Mmm, pozole! People from the U.S. will recognize this traditional soup for its main ingredient: hominy. Pozole is also made with chicken in a light broth with chilies, onion, garlic, limes, and potentially a range of other tasty seasonings.

You may also like: The Art of Enjoying Mexico’s Wines in Cancún

Barbacoa

Barbacoa

Barbacoa — from which American-style BBQ derives — is great meat, cooked slowly at low temperature over a wood-fired pit. Although barbacoa could technically include any kind of meat, the most common are mutton, goat, or beef.

Huachinango a la Veracruzana

Huachinango a la Veracruzana

Huachinango a la Veracruzana is a classic fish dish from the Gulf Coast region of Veracruz. Key ingredients include cod or red snapper–often served whole and gutted–over roasted potatoes or white rice, with a sauce of tomatoes, olives, onions, garlic, and jalapenos. Oh, and sometimes capers and raisins, too!

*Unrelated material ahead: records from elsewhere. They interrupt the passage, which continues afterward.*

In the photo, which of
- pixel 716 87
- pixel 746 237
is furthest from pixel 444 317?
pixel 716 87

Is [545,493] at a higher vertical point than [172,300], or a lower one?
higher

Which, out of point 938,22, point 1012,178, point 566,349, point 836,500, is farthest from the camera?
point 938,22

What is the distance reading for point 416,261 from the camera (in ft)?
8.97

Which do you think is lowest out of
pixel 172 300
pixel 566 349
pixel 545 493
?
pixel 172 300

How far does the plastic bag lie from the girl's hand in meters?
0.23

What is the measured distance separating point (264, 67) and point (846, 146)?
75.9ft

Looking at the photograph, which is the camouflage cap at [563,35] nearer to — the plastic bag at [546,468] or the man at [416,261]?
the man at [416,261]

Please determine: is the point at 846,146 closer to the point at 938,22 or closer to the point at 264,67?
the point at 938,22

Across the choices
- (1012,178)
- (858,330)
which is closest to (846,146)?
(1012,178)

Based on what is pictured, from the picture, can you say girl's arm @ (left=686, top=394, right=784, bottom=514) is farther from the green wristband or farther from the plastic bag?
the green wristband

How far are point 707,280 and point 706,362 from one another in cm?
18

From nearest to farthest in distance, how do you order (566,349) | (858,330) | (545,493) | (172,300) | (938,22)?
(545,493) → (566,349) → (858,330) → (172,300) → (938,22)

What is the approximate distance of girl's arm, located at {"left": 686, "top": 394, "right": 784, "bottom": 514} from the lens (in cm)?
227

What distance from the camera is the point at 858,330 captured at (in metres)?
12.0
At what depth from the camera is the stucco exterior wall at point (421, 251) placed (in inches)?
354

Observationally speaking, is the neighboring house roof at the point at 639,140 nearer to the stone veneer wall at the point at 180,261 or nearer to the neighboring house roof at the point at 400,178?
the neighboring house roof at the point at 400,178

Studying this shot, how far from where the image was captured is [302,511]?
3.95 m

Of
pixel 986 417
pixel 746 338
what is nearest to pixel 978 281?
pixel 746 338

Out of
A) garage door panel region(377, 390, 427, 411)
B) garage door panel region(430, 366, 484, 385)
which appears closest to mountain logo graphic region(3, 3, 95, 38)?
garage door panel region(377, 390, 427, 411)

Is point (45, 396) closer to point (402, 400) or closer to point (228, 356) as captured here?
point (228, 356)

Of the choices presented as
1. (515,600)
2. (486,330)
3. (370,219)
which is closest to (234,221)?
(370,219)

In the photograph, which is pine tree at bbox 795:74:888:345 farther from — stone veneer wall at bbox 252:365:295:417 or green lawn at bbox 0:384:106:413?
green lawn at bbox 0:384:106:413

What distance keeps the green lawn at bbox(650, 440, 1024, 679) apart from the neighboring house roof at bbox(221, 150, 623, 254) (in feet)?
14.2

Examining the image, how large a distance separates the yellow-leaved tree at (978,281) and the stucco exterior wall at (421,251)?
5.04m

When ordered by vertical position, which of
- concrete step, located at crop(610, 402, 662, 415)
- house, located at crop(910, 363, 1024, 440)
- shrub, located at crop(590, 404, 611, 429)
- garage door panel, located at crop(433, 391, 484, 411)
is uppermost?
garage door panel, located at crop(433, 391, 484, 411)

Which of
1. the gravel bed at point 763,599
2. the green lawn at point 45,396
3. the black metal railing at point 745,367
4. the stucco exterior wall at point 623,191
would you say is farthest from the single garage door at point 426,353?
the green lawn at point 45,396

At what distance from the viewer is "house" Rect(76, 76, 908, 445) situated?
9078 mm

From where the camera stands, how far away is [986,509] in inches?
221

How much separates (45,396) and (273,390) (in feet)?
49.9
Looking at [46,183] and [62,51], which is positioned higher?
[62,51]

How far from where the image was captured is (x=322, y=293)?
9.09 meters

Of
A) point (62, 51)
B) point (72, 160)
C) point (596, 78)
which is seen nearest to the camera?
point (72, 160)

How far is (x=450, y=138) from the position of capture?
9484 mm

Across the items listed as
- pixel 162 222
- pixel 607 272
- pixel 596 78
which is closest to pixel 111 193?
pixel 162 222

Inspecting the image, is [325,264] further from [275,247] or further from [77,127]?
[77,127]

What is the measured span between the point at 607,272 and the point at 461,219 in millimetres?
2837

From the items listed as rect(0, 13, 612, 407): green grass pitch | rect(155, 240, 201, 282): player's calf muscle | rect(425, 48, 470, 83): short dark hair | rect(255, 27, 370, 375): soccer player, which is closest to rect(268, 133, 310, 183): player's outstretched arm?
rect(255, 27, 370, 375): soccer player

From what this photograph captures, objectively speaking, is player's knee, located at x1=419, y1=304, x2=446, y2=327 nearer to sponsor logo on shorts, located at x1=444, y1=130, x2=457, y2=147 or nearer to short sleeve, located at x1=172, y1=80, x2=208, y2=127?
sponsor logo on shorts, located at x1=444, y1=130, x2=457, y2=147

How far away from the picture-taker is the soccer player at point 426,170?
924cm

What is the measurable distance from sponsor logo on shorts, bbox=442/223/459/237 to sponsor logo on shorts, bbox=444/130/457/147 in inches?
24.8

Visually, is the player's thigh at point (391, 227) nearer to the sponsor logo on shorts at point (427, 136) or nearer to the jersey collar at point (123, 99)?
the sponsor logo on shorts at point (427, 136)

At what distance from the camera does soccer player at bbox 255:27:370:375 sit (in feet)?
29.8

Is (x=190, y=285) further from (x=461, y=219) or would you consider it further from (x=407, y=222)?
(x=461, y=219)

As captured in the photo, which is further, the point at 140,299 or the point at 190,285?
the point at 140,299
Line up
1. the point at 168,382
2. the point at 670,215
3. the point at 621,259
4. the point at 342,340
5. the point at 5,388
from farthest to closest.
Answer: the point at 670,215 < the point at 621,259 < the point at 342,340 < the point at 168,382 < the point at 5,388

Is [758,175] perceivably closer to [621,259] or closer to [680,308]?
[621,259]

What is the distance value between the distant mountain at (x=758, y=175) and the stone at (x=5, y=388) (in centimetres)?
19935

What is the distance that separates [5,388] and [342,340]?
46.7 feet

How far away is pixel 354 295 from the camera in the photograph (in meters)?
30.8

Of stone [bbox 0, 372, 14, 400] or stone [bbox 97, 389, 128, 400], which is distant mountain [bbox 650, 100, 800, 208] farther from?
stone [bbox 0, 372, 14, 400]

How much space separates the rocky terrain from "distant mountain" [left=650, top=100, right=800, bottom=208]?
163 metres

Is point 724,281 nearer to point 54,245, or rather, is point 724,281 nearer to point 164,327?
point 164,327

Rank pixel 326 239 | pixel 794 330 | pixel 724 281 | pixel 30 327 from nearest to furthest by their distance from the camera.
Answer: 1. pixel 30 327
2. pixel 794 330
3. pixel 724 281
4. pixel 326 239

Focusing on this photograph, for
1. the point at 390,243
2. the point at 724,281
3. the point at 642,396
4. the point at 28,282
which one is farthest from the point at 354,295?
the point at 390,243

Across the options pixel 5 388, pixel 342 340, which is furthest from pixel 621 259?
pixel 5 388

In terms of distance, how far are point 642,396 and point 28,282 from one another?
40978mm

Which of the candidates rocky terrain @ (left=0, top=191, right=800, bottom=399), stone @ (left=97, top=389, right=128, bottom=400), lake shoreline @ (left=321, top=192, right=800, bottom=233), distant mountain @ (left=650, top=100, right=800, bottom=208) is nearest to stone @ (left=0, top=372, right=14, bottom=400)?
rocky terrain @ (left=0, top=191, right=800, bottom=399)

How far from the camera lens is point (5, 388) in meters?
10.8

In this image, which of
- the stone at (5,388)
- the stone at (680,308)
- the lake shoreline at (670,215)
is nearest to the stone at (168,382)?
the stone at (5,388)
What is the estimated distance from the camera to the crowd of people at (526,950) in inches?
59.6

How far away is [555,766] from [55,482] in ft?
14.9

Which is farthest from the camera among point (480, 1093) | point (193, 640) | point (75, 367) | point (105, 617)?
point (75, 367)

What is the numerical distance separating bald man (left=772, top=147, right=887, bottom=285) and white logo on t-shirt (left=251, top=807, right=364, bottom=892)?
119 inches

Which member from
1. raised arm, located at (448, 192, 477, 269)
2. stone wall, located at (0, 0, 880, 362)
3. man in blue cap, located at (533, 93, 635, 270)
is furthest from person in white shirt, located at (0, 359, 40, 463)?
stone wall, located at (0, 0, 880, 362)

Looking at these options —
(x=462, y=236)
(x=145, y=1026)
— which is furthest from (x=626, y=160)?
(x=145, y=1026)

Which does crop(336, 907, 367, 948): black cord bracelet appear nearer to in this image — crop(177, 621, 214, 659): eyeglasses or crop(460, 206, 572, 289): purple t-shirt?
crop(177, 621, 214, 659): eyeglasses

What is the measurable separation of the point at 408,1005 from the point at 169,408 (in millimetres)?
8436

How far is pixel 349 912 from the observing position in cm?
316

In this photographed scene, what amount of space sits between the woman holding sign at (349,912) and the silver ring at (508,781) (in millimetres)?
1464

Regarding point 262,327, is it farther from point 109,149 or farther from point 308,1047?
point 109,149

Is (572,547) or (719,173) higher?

There’s so much more to Mexican cuisine than these seven dishes – and we didn’t even talk at all about all the amazing beverages the country has to offer. But we hope we’ve whet your appetite with this teaser menu of buenas comidas so you can start looking for cheap flights to Puerto Vallarta, Mexico City, Cancún, or any other great destination in this utterly delicious country!

What’s the first thing you’ll want to eat once you embark upon your own Mexican foodie adventure? Let us know in our comments section below!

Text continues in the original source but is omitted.